Document text:
** start **
Open the Door and Light the Way
At the beginning of the meal, we stand behind the head
chair and invite our ancestors to come and dine with us. I even go so far as to
open the front door and invite them into my home. We light the candle on the
Spirit plate and pour a libation into the cup at the head of the table. I call
in the Ancestors with this prayer:
To those who have gone before,
To those whose names live in our hearts and dance upon our
lips,
To those whose names have been lost in the sea of time,
To those whose bones lie above and below the earth,
To those whose ashes have travelled on the winds,
We, the living, bid you welcome and entrance.
This action opens door for your personal guests to step in,
too. We light the candles on our invited guests’ plates and call them by name.
This year I am inviting my unknown-to-me-in-life paternal great-grandmother
Hattie Eva Smith. She trained to be a nurse late in life after her husband
died. She stood at my left thigh most of the time I was in the ICU.
Enjoy the Evening
A place set for our beloved cats. |
The meal itself is also a reflected image of what the dead
would remember. We start with the dessert course and sit down to enjoy it.
Next, the main course, then the sides. Then the soup and salad, followed by any
appetizers and pre-dinner cocktails. You should structure your meal in a way
that seems appropriate to you, your heritage and your family traditions- just
backwards from whatever that might be.
During each pause in courses, while we are eating, I focus
on the space across from me and the multiple sensory impressions I receive. In
years past, I have invited my Great-Grandma (known-to-me-in-life) Elsie Durant
Riddle to dine with me. From the ether I have been chastised for not salting
her meatballs or being stingy on the chocolate cake. I have also heard the
gentle trebling of her voice and felt the cool paper of her skin as our hands
brushed while I was serving her. I have found myself responding to an unspoken
request from her spirit for another napkin. On this night, they can allow
themselves the human moments they had in life and we can be reminded of them;
Elsie did often need an extra napkin.
** end **
Dataset:
** start **
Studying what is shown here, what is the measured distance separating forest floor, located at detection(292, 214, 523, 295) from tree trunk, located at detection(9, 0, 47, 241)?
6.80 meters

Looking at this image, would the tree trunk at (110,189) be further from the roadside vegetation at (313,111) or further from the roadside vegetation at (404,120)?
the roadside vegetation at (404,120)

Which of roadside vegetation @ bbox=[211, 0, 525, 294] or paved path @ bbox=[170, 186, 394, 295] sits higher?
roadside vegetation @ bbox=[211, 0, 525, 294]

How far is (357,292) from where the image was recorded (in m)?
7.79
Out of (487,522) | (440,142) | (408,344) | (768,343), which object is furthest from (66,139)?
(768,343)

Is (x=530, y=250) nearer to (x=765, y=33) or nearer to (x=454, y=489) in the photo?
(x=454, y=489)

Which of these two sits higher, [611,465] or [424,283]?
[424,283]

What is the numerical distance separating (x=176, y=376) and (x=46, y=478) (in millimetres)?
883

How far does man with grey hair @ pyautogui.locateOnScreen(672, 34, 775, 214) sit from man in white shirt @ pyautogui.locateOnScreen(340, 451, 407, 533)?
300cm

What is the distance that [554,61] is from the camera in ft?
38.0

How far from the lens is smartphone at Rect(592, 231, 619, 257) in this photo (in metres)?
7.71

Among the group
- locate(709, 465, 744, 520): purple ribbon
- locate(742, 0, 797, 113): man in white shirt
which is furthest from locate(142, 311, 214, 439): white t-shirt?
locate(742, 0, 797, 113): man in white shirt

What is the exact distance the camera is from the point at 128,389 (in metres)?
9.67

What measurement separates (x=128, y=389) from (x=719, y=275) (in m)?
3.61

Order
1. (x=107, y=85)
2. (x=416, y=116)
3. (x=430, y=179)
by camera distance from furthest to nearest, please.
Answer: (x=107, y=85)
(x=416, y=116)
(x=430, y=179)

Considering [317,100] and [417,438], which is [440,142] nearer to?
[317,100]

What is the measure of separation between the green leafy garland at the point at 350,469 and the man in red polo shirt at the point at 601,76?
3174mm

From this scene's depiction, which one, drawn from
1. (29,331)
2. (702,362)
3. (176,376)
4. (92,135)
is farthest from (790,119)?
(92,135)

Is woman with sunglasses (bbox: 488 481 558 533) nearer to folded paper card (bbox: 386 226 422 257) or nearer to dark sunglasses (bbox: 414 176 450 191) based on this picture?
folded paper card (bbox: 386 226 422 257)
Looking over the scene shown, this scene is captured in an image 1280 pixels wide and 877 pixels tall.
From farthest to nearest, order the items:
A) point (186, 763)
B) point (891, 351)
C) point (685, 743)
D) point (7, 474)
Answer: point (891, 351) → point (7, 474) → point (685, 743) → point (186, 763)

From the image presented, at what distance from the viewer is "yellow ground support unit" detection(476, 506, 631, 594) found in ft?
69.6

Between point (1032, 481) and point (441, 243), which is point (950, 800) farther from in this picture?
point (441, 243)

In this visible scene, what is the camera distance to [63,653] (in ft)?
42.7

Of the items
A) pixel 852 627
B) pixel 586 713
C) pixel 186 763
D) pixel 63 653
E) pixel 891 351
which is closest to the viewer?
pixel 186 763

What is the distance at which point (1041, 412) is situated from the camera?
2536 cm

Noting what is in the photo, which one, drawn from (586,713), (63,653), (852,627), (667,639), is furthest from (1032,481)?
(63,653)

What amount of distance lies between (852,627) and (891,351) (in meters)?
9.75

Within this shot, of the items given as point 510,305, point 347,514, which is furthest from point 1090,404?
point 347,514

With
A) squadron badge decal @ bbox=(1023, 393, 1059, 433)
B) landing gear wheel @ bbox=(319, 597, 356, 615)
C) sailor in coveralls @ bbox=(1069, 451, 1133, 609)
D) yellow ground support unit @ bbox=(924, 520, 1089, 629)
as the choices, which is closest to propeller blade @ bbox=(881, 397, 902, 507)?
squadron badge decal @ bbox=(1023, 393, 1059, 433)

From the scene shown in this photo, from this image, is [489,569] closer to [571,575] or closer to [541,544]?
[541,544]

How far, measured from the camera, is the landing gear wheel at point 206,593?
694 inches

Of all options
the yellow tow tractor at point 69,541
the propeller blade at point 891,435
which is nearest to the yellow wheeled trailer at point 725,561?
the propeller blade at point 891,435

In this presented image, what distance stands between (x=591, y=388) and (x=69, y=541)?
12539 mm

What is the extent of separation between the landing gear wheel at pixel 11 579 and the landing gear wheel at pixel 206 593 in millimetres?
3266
** end **
** start **
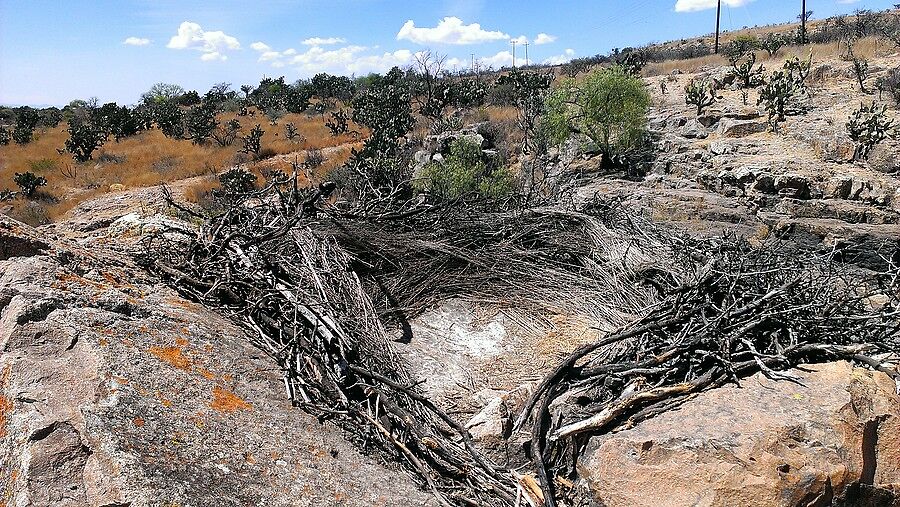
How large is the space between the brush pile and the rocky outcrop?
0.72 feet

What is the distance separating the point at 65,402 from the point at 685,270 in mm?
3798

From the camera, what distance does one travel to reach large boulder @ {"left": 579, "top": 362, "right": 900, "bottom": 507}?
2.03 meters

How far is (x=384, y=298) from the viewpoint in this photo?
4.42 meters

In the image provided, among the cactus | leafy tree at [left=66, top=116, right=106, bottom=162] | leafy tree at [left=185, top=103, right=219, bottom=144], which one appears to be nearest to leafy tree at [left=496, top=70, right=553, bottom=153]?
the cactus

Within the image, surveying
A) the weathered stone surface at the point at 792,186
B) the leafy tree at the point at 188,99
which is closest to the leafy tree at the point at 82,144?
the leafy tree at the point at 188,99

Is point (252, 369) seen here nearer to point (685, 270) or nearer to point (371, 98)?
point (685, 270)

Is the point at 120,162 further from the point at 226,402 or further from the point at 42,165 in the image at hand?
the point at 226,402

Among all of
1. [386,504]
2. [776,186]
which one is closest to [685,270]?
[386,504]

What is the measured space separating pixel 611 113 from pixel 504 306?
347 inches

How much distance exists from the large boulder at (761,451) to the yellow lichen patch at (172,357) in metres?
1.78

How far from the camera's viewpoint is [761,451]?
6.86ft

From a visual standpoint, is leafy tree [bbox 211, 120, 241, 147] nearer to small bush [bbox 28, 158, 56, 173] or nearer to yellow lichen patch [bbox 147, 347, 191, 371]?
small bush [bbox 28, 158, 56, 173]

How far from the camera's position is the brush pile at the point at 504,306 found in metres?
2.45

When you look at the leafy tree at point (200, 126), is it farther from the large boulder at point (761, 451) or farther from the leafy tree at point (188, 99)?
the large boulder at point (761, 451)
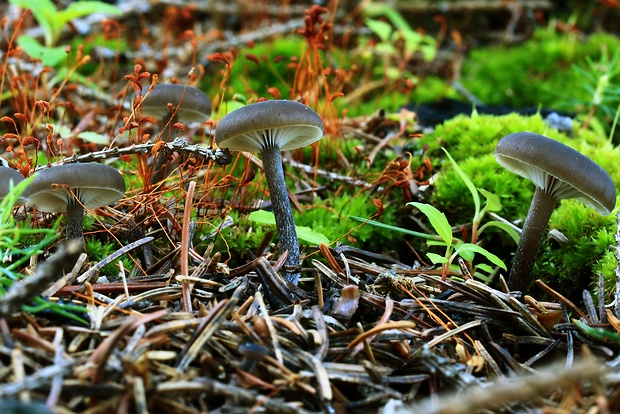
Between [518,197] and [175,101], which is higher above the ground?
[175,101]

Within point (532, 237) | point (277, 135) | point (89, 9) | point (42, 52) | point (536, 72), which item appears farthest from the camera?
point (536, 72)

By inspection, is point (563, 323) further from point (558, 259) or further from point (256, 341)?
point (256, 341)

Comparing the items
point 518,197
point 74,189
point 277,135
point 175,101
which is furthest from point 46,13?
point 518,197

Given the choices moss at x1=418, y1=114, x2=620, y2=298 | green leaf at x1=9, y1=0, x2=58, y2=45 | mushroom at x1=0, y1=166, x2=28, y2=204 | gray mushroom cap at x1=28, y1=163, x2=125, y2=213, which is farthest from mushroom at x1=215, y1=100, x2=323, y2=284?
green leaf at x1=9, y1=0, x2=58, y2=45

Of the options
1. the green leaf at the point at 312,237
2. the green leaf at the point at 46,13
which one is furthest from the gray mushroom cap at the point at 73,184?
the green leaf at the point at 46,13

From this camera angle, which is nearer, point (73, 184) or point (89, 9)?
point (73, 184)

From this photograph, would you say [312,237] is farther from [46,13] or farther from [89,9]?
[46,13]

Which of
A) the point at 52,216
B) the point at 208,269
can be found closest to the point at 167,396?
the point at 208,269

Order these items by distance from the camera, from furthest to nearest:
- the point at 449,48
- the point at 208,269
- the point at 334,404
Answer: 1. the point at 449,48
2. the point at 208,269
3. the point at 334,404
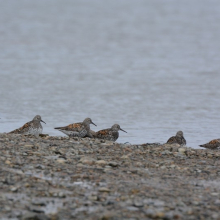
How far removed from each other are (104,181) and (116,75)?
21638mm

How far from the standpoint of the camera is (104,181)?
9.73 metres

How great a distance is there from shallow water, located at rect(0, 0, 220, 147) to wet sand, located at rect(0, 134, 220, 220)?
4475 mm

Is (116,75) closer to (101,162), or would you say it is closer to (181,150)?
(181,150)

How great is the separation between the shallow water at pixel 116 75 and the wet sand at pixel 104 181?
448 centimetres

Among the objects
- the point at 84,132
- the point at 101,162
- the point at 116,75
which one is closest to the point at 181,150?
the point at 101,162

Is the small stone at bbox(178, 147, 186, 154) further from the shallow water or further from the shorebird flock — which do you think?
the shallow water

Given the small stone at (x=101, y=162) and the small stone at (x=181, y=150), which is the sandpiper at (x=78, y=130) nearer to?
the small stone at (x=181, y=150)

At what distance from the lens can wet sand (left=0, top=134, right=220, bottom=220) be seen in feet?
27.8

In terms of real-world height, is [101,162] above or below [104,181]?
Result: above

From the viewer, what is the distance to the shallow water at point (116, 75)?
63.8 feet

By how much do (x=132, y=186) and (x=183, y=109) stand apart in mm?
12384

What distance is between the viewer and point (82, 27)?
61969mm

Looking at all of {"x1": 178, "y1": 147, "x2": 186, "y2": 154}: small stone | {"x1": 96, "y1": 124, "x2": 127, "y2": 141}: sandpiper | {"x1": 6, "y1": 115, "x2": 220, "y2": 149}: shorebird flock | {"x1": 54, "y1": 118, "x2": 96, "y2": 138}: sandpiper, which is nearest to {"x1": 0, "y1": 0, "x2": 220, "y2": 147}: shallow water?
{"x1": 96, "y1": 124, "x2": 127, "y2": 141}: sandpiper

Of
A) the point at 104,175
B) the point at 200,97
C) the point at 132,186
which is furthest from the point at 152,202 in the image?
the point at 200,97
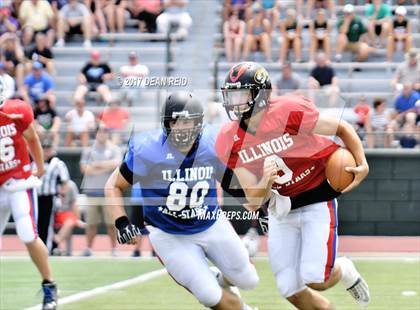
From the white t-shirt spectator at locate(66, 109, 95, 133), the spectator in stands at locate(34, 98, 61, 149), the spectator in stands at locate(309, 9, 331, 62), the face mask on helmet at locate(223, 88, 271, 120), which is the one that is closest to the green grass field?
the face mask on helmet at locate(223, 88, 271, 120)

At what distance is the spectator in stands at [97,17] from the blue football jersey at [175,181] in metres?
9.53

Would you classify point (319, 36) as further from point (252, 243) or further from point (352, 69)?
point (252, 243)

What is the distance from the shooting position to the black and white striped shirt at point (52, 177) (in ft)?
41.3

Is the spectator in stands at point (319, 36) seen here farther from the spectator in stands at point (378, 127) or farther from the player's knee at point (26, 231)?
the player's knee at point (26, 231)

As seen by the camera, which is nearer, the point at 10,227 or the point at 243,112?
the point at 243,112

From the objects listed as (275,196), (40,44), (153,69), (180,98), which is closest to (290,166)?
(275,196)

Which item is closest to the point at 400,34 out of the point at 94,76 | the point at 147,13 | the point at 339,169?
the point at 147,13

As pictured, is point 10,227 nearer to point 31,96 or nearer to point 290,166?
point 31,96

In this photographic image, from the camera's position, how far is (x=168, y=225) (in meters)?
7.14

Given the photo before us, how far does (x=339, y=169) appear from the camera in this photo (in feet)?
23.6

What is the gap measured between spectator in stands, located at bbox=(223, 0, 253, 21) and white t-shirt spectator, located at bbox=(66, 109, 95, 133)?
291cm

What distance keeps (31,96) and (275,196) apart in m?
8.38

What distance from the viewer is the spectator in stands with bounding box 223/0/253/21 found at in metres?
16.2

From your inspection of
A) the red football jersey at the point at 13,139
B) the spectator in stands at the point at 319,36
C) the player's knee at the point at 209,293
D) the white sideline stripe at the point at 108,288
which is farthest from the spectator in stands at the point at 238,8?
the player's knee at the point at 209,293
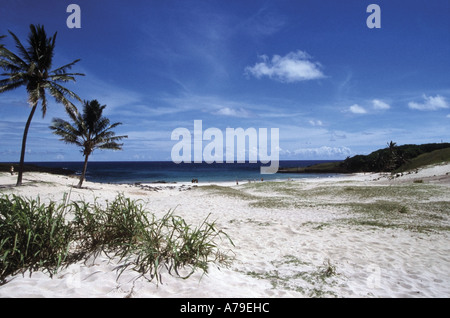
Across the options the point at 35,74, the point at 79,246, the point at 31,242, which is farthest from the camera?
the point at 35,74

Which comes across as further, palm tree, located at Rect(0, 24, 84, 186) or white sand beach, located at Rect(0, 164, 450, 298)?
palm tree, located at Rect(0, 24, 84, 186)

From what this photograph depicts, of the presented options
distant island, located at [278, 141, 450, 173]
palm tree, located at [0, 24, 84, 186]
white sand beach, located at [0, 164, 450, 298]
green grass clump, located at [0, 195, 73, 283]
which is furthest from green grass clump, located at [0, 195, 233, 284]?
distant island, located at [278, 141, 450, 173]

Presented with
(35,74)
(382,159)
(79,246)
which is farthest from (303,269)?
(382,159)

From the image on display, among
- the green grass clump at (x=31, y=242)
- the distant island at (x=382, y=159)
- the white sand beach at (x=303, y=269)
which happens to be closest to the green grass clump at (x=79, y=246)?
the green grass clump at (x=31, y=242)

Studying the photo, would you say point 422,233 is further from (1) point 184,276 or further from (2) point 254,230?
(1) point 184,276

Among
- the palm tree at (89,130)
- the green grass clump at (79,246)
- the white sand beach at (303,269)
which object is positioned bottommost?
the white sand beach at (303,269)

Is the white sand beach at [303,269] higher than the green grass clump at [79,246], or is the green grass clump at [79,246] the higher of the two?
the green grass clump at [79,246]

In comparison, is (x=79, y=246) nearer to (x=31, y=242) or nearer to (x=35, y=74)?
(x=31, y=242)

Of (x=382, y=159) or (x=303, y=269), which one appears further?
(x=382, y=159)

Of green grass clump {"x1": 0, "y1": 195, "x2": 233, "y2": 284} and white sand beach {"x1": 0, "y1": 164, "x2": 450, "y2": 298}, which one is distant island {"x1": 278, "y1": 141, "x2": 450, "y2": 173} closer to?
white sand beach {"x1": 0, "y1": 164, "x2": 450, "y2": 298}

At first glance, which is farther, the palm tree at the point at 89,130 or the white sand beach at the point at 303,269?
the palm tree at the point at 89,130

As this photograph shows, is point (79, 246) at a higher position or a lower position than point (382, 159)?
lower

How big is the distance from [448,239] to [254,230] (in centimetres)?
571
** end **
Task instructions:
1. From the passage on dining with ancestors, return the text from "This year I" to "to enjoy it.".
2. In the passage on dining with ancestors, which course does the meal begin with?

Task results:
1.
This year I am inviting my unknown-to-me-in-life paternal great-grandmother
Hattie Eva Smith. She trained to be a nurse late in life after her husband
died. She stood at my left thigh most of the time I was in the ICU.
Enjoy the Evening
A place set for our beloved cats. |
The meal itself is also a reflected image of what the dead
would remember. We start with the dessert course and sit down to enjoy it.

2. The dessert course.